Tujuan instrumen penjualan rokok berbasis zona itu adalah untuk melindungi anak-anak dan remaja, agar tidak terlalu mudah dalam membeli/mengakses rokok.
Sementara itu, dari perspektif kondisi empirik saat ini, spirit tema HTTS sungguh relevan dengan fenomena empirik yang terjadi di Indonesia.
Sebab, pertama, prevalensi merokok pada anak anak Indonesia saat ini sangat tinggi, yakni mencapai 9,1 persen. Ini mengalami lompatan yang signifikan sejak 5 (lima) tahun terakhir, yang semula 8,5 persen.
Dan tragisnya fenomena tingginya prevalensi merokok di Indonesia menjadi yang tertinggi di dunia. Tanpa adanya pengendalian dari sisi marketing, iklan, dan promosi; diprediksi prevalensi merokok pada anak di Indonesia akan melambung menjadi 15 persen.
Kedua, meningkatnya prevalensi merokok pada anak, tak lepas dari pengaruh (intervensi) industri yang sangat masif melalui berbagai promosi dan iklan, di berbagai lini media.
Saat ini regulasi masalah iklan dan promosi rokok di Indonesia cenderung masih sangat permisif. Termasuk iklan rokok (seperti baliho, poster) yang dipasang di dekat sekolah dan institusi pendidikan.
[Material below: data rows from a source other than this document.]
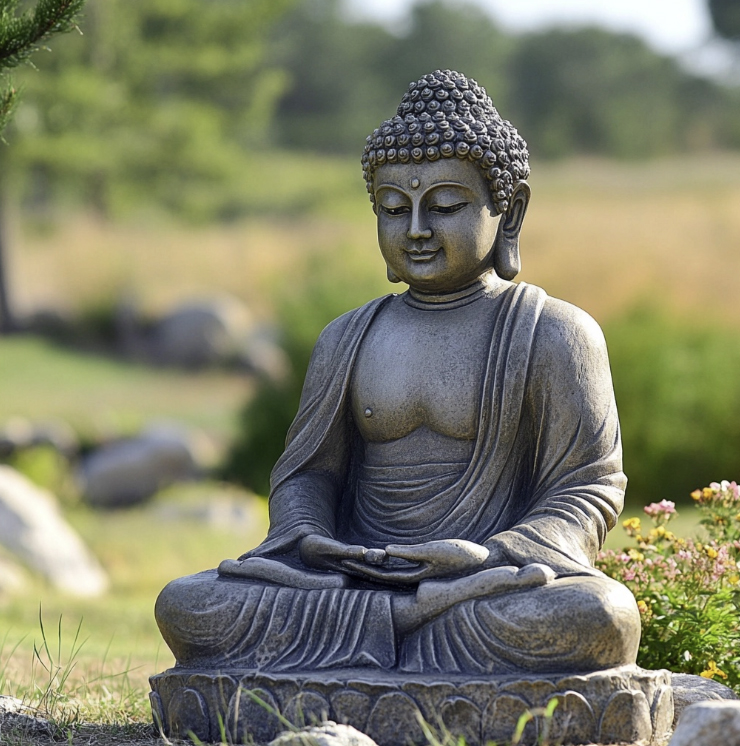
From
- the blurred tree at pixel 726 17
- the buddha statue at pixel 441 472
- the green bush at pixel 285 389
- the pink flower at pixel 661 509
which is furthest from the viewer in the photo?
the blurred tree at pixel 726 17

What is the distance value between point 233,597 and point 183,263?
18.6 metres

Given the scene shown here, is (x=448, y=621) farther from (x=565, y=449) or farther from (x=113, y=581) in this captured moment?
(x=113, y=581)

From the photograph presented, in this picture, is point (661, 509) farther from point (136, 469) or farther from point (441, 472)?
point (136, 469)

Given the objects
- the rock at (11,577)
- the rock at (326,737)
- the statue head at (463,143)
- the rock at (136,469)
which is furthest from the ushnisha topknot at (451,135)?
the rock at (136,469)

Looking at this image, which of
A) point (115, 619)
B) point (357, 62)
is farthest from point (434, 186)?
point (357, 62)

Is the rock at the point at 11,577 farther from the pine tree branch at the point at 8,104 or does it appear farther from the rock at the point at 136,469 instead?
the pine tree branch at the point at 8,104

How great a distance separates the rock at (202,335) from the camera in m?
19.7

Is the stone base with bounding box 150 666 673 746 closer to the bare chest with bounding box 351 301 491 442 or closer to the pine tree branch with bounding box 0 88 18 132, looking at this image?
the bare chest with bounding box 351 301 491 442

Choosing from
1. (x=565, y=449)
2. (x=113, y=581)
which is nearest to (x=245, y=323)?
(x=113, y=581)

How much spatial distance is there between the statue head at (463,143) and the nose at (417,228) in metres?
0.18

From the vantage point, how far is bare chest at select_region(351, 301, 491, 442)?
464cm

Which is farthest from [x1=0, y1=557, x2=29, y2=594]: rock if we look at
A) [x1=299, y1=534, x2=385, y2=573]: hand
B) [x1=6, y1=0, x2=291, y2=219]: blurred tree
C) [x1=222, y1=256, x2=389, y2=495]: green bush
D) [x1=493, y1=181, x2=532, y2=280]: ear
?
[x1=6, y1=0, x2=291, y2=219]: blurred tree

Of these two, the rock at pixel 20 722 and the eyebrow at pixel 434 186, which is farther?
the eyebrow at pixel 434 186

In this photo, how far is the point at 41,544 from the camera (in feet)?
34.0
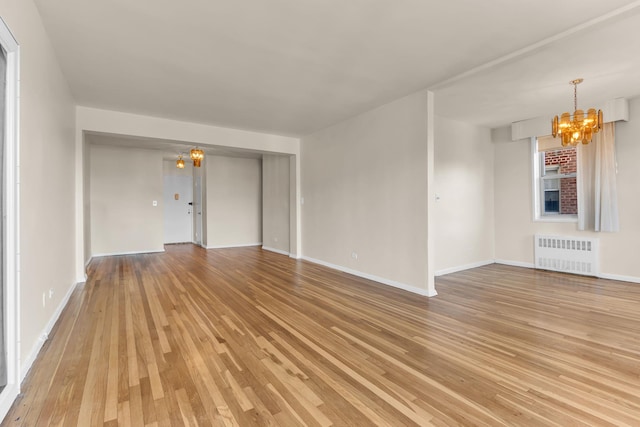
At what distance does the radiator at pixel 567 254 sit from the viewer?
4820mm

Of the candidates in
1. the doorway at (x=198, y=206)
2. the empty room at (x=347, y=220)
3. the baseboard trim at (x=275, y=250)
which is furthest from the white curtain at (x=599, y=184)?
the doorway at (x=198, y=206)

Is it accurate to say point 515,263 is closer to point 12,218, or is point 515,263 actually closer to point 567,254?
point 567,254

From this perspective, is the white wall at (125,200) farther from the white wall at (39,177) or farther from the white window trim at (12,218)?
the white window trim at (12,218)

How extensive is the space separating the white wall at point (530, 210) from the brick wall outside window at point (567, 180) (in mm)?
376

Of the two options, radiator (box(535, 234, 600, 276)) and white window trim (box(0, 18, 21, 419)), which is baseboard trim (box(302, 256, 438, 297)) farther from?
white window trim (box(0, 18, 21, 419))

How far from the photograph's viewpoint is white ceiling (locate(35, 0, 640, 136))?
7.88ft

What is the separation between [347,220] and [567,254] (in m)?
3.85

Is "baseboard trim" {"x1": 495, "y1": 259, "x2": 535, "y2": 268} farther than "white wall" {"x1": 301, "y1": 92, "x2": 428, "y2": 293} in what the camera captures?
Yes

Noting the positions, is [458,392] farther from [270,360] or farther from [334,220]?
[334,220]

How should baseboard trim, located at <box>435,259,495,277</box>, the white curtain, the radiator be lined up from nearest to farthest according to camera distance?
the white curtain < the radiator < baseboard trim, located at <box>435,259,495,277</box>

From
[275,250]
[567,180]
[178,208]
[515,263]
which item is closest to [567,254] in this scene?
[515,263]

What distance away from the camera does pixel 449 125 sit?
211 inches

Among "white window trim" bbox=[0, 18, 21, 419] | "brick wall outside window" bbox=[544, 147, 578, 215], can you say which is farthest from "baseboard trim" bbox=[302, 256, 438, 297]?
"white window trim" bbox=[0, 18, 21, 419]

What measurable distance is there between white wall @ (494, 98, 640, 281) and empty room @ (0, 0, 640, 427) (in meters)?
0.04
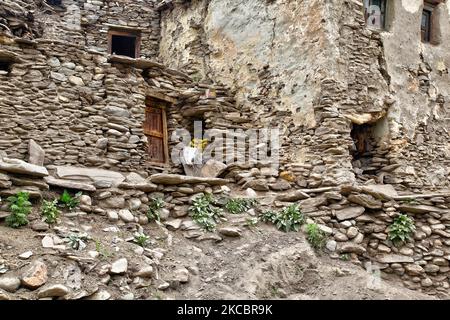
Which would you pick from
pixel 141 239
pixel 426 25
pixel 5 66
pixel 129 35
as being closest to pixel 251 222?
pixel 141 239

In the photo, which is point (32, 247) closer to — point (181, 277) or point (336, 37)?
point (181, 277)

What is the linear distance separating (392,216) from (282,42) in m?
4.46

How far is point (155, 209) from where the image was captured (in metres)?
5.95

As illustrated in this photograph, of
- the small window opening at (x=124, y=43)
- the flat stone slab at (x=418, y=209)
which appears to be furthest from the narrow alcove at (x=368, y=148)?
the small window opening at (x=124, y=43)

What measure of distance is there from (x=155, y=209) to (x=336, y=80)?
459cm

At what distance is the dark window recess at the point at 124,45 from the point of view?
13.2 m

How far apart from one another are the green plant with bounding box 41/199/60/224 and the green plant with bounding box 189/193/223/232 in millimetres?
1836

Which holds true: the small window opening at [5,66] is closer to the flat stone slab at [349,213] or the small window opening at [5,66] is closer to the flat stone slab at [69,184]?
the flat stone slab at [69,184]

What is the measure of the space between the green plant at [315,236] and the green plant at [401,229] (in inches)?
41.7

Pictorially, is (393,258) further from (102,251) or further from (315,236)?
(102,251)

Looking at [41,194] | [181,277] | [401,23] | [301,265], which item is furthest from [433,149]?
[41,194]

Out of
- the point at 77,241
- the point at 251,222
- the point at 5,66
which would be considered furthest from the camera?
the point at 5,66

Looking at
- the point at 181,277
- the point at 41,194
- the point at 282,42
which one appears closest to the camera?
the point at 181,277

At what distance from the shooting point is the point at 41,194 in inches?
204
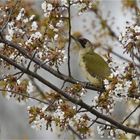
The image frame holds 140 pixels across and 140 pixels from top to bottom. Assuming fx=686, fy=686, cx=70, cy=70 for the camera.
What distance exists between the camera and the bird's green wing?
4.99 m

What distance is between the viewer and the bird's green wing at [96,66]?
499 cm

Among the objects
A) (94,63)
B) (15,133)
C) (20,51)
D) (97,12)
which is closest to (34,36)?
(20,51)

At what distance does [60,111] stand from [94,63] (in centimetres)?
102

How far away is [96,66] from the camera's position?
17.2ft

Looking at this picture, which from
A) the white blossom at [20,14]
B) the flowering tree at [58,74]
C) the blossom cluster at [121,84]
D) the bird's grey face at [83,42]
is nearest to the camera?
the blossom cluster at [121,84]

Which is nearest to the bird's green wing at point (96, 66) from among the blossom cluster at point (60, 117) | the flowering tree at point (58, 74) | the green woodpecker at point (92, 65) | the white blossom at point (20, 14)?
the green woodpecker at point (92, 65)

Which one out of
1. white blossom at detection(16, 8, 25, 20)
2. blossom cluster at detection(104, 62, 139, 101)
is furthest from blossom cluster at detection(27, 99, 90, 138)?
white blossom at detection(16, 8, 25, 20)

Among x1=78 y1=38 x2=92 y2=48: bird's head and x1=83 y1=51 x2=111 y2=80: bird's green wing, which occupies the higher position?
x1=78 y1=38 x2=92 y2=48: bird's head

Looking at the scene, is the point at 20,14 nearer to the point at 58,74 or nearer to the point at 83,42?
the point at 58,74

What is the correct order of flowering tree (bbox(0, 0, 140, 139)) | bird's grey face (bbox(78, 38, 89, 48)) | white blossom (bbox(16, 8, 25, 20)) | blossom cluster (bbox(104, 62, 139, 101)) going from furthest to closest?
1. bird's grey face (bbox(78, 38, 89, 48))
2. white blossom (bbox(16, 8, 25, 20))
3. flowering tree (bbox(0, 0, 140, 139))
4. blossom cluster (bbox(104, 62, 139, 101))

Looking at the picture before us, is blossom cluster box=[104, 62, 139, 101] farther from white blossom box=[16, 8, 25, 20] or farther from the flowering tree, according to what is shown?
white blossom box=[16, 8, 25, 20]

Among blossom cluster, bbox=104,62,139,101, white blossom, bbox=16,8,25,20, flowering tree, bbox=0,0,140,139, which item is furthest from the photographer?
white blossom, bbox=16,8,25,20

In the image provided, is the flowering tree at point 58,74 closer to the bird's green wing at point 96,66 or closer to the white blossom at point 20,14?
the white blossom at point 20,14

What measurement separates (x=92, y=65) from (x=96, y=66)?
0.09m
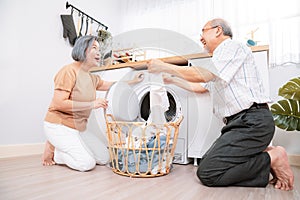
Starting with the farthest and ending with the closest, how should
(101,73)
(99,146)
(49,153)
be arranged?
(101,73) < (99,146) < (49,153)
Belum lagi iklan rokok di media televisi dan media elektronik lainnya. Dan yang makin mengkhawatirkan adalah iklan rokok di ranah media digital (internet) yang kini belum ada regulasinya.
Industri rokok juga menggunakan jurus yang lain untuk memasarkan rokok pada anak dan remaja, yakni pola penjualan langsung melalui Sales Promotion Girl (SPG).
Belum lagi pola penjualan produk rokok yang tiada batas, makin mempermudah anak anak menjangkau dan membeli rokok.
Nyaris setiap jengkal tempat anak-anak, remaja, dan orang dewasa bisa membeli rokok, dengan begitu mudah di warung, kios, retail modern yang makin menjamur, pedagang kaki lima, hingga pedagang asongan. Dan bisa dibeli secara ketengan pula.
Ketiga, makin masifnya pengaruh industri rokok pada anak anak dan remaja, tak luput dari lemahnya regulasi pengendalian tembakau di Indonesia.
Titah Presiden Joko Widodo untuk memperkuat regulasi dengan cara mengamandemen PP Nomor 109/2012, masih belum terwujud hingga kini.
Dari Menkes Terawan hingga Menkes Budi Gunadi Sadikin, upaya mengamandemen PP 109/2012 masih terus dalam pembahasan.
Boleh dikata regulasi pengendalian tembakau di Indonesia masih sangat perlu ditingkatkan agar tidak menjadi regulasi terlemah di dunia.
Apalagi Indonesia masih menjadi satu-satunya negara di Asia yang belum meratifikasi Kerangka kerja Pengendalian Tembakau (FCTC), yang saat ini sudah menjadi hukum internasional (sejak 2004).
Merujuk pada konfigurasi persoalan yang demikian, bukan berarti harapan dan peluang penguatan regulasi di Indonesia menjadi tertutup, untuk melindungi dan menyelamatkan anak anak dari paparan dan pengaruh industri rokok.
Harapan dan peluangnya dari aspek regulasi yang akan mampu melindungi anak anak Indonesia dari pengaruh industri rokok adalah RPP Kesehatan, yang merupakan turunan/mandat dari UU Nomor 17 tentang Kesehatan.
Kini pembahasan dan penggodokan RPP Kesehatan telah tuntas dan tinggal menunggu pengesahan oleh Presiden Joko Widodo.
Oleh karena itu, menjadi sangat mendesak bagi Presiden Joko Widodo untuk segera mengesahkan RPP Kesehatan dimaksud, yang sudah mangkrak satu tahun lamanya.
Sangat wajar jika masyarakat berharap agar Presiden Joko Widodo segera mengesahkan RPP Kesehatan sebelum berakhir masa jabatannya pada Oktober 2024. Tujuannya agar bonus demografi pada 2030 dan generasi emas pada 2045, benar-benar bisa terwujud.
Jangan sampai sebaliknya, yang terjadi justru fenomena generasi yang sakit-sakitan, bodoh, dan miskin tersebab oleh pola konsumsi dan gaya hidup yang tidak sehat.
Pengesahan RPP Kesehatan adalah wujud keberpihakan Presiden Joko Widodo dan bahkan merupakan warisan yang sangat bermakna untuk melindungi anak-anak dan remaja Indonesia.
Jangan sampai anak anak dan remaja Indonesia justru menjadi objek eksploitasi oleh para oknum di industri rokok yang ingin mengambil keuntungan untuk bisnis pribadinya saja.
Selamat Hari Tanpa Tembakau se-Dunia, dan selamatkan anak Indonesia dari pengaruh rokok menuju generasi emas Indonesia.
*) Penulis adalah Pengamat Perlindungan Konsumen dan Kebijakan Publik, Pengurus Komnas Pengendalian Tembakau, Ketua Pengurus Harian YLKI, Periode 2015-2025.